> _What to do_
Write out the entries again exactly as they are given.

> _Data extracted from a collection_
########################################

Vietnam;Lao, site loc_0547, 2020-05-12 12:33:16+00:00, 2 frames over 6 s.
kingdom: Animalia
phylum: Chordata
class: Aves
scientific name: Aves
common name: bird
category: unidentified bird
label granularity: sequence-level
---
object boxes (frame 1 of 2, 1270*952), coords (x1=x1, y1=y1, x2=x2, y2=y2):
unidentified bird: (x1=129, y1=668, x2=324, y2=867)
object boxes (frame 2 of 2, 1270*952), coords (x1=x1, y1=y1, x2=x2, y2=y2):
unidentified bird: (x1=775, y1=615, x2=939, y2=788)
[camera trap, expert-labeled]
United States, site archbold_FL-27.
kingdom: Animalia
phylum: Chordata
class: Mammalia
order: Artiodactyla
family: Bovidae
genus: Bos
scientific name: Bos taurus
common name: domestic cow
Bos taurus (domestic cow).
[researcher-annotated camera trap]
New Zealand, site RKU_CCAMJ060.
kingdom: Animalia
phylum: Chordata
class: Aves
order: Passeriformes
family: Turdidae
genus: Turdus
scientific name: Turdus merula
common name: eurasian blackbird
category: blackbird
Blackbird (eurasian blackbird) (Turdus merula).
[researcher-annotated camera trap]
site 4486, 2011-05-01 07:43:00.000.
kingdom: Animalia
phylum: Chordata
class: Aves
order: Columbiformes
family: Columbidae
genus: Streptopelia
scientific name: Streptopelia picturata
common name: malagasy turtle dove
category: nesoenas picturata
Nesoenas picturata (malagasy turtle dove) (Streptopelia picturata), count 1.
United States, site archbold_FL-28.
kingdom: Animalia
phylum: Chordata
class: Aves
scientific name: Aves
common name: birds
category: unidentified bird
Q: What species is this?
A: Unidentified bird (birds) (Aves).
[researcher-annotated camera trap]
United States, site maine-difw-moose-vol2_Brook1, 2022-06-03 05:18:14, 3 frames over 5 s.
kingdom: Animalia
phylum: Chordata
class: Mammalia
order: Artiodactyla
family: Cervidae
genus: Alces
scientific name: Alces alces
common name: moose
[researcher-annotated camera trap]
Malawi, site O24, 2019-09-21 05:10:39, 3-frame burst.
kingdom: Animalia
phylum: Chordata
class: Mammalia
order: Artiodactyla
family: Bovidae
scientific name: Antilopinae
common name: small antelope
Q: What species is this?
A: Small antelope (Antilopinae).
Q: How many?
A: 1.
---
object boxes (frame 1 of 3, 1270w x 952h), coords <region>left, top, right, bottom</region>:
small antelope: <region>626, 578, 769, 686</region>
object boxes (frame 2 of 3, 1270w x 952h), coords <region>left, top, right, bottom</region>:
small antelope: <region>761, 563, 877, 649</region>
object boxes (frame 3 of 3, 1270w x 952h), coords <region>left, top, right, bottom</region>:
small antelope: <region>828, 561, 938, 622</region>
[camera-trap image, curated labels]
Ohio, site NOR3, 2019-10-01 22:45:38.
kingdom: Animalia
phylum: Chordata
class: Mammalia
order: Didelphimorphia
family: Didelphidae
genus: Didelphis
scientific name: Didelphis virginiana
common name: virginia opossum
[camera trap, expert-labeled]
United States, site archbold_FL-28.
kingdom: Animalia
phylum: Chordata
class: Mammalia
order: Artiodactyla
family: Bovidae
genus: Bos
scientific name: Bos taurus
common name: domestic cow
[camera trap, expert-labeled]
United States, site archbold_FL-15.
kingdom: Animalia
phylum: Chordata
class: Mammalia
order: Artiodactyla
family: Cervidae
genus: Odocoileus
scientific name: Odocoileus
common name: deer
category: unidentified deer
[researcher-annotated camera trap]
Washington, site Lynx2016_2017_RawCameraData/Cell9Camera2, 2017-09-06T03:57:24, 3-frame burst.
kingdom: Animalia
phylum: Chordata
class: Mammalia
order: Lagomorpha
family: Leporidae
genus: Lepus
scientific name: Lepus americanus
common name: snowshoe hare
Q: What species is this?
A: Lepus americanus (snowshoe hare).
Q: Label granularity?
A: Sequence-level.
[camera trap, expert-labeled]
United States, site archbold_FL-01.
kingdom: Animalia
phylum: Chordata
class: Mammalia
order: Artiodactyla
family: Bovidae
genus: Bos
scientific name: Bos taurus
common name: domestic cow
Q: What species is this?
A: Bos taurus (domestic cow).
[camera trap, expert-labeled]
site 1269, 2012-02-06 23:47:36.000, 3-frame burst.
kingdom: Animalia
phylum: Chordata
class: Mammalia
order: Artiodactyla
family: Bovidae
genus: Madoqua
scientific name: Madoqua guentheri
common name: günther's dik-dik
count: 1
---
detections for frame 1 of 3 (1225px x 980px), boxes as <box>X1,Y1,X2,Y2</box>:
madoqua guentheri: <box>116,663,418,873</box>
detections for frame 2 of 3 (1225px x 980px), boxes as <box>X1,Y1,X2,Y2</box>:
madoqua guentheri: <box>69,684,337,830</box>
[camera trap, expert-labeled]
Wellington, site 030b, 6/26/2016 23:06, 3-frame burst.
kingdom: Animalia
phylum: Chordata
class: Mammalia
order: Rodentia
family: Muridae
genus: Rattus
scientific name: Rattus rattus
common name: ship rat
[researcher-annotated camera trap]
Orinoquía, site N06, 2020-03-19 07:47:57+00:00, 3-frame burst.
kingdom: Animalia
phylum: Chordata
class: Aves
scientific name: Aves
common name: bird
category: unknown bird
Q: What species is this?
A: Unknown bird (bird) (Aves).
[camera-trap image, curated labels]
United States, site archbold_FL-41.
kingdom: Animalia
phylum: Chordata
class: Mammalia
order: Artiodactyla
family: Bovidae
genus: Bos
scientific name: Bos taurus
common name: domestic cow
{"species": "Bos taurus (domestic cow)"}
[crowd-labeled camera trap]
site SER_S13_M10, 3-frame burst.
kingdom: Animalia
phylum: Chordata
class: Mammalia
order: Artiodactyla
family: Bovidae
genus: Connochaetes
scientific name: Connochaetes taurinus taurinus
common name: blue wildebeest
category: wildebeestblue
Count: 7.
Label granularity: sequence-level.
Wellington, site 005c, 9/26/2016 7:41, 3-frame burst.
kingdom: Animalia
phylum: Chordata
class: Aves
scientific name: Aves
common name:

########################################

> _Solution to this exercise_
Vietnam;Lao, site loc_0547, 2020-05-12 12:33:16+00:00, 2 frames over 6 s.
kingdom: Animalia
phylum: Chordata
class: Aves
scientific name: Aves
common name: bird
category: unidentified bird
label granularity: sequence-level
---
object boxes (frame 1 of 2, 1270*952), coords (x1=x1, y1=y1, x2=x2, y2=y2):
unidentified bird: (x1=129, y1=668, x2=324, y2=867)
object boxes (frame 2 of 2, 1270*952), coords (x1=x1, y1=y1, x2=x2, y2=y2):
unidentified bird: (x1=775, y1=615, x2=939, y2=788)
[camera trap, expert-labeled]
United States, site archbold_FL-27.
kingdom: Animalia
phylum: Chordata
class: Mammalia
order: Artiodactyla
family: Bovidae
genus: Bos
scientific name: Bos taurus
common name: domestic cow
Bos taurus (domestic cow).
[researcher-annotated camera trap]
New Zealand, site RKU_CCAMJ060.
kingdom: Animalia
phylum: Chordata
class: Aves
order: Passeriformes
family: Turdidae
genus: Turdus
scientific name: Turdus merula
common name: eurasian blackbird
category: blackbird
Blackbird (eurasian blackbird) (Turdus merula).
[researcher-annotated camera trap]
site 4486, 2011-05-01 07:43:00.000.
kingdom: Animalia
phylum: Chordata
class: Aves
order: Columbiformes
family: Columbidae
genus: Streptopelia
scientific name: Streptopelia picturata
common name: malagasy turtle dove
category: nesoenas picturata
Nesoenas picturata (malagasy turtle dove) (Streptopelia picturata), count 1.
United States, site archbold_FL-28.
kingdom: Animalia
phylum: Chordata
class: Aves
scientific name: Aves
common name: birds
category: unidentified bird
Q: What species is this?
A: Unidentified bird (birds) (Aves).
[researcher-annotated camera trap]
United States, site maine-difw-moose-vol2_Brook1, 2022-06-03 05:18:14, 3 frames over 5 s.
kingdom: Animalia
phylum: Chordata
class: Mammalia
order: Artiodactyla
family: Cervidae
genus: Alces
scientific name: Alces alces
common name: moose
[researcher-annotated camera trap]
Malawi, site O24, 2019-09-21 05:10:39, 3-frame burst.
kingdom: Animalia
phylum: Chordata
class: Mammalia
order: Artiodactyla
family: Bovidae
scientific name: Antilopinae
common name: small antelope
Q: What species is this?
A: Small antelope (Antilopinae).
Q: How many?
A: 1.
---
object boxes (frame 1 of 3, 1270w x 952h), coords <region>left, top, right, bottom</region>:
small antelope: <region>626, 578, 769, 686</region>
object boxes (frame 2 of 3, 1270w x 952h), coords <region>left, top, right, bottom</region>:
small antelope: <region>761, 563, 877, 649</region>
object boxes (frame 3 of 3, 1270w x 952h), coords <region>left, top, right, bottom</region>:
small antelope: <region>828, 561, 938, 622</region>
[camera-trap image, curated labels]
Ohio, site NOR3, 2019-10-01 22:45:38.
kingdom: Animalia
phylum: Chordata
class: Mammalia
order: Didelphimorphia
family: Didelphidae
genus: Didelphis
scientific name: Didelphis virginiana
common name: virginia opossum
[camera trap, expert-labeled]
United States, site archbold_FL-28.
kingdom: Animalia
phylum: Chordata
class: Mammalia
order: Artiodactyla
family: Bovidae
genus: Bos
scientific name: Bos taurus
common name: domestic cow
[camera trap, expert-labeled]
United States, site archbold_FL-15.
kingdom: Animalia
phylum: Chordata
class: Mammalia
order: Artiodactyla
family: Cervidae
genus: Odocoileus
scientific name: Odocoileus
common name: deer
category: unidentified deer
[researcher-annotated camera trap]
Washington, site Lynx2016_2017_RawCameraData/Cell9Camera2, 2017-09-06T03:57:24, 3-frame burst.
kingdom: Animalia
phylum: Chordata
class: Mammalia
order: Lagomorpha
family: Leporidae
genus: Lepus
scientific name: Lepus americanus
common name: snowshoe hare
Q: What species is this?
A: Lepus americanus (snowshoe hare).
Q: Label granularity?
A: Sequence-level.
[camera trap, expert-labeled]
United States, site archbold_FL-01.
kingdom: Animalia
phylum: Chordata
class: Mammalia
order: Artiodactyla
family: Bovidae
genus: Bos
scientific name: Bos taurus
common name: domestic cow
Q: What species is this?
A: Bos taurus (domestic cow).
[camera trap, expert-labeled]
site 1269, 2012-02-06 23:47:36.000, 3-frame burst.
kingdom: Animalia
phylum: Chordata
class: Mammalia
order: Artiodactyla
family: Bovidae
genus: Madoqua
scientific name: Madoqua guentheri
common name: günther's dik-dik
count: 1
---
detections for frame 1 of 3 (1225px x 980px), boxes as <box>X1,Y1,X2,Y2</box>:
madoqua guentheri: <box>116,663,418,873</box>
detections for frame 2 of 3 (1225px x 980px), boxes as <box>X1,Y1,X2,Y2</box>:
madoqua guentheri: <box>69,684,337,830</box>
[camera trap, expert-labeled]
Wellington, site 030b, 6/26/2016 23:06, 3-frame burst.
kingdom: Animalia
phylum: Chordata
class: Mammalia
order: Rodentia
family: Muridae
genus: Rattus
scientific name: Rattus rattus
common name: ship rat
[researcher-annotated camera trap]
Orinoquía, site N06, 2020-03-19 07:47:57+00:00, 3-frame burst.
kingdom: Animalia
phylum: Chordata
class: Aves
scientific name: Aves
common name: bird
category: unknown bird
Q: What species is this?
A: Unknown bird (bird) (Aves).
[camera-trap image, curated labels]
United States, site archbold_FL-41.
kingdom: Animalia
phylum: Chordata
class: Mammalia
order: Artiodactyla
family: Bovidae
genus: Bos
scientific name: Bos taurus
common name: domestic cow
{"species": "Bos taurus (domestic cow)"}
[crowd-labeled camera trap]
site SER_S13_M10, 3-frame burst.
kingdom: Animalia
phylum: Chordata
class: Mammalia
order: Artiodactyla
family: Bovidae
genus: Connochaetes
scientific name: Connochaetes taurinus taurinus
common name: blue wildebeest
category: wildebeestblue
Count: 7.
Label granularity: sequence-level.
Wellington, site 005c, 9/26/2016 7:41, 3-frame burst.
kingdom: Animalia
phylum: Chordata
class: Aves
scientific name: Aves
common name:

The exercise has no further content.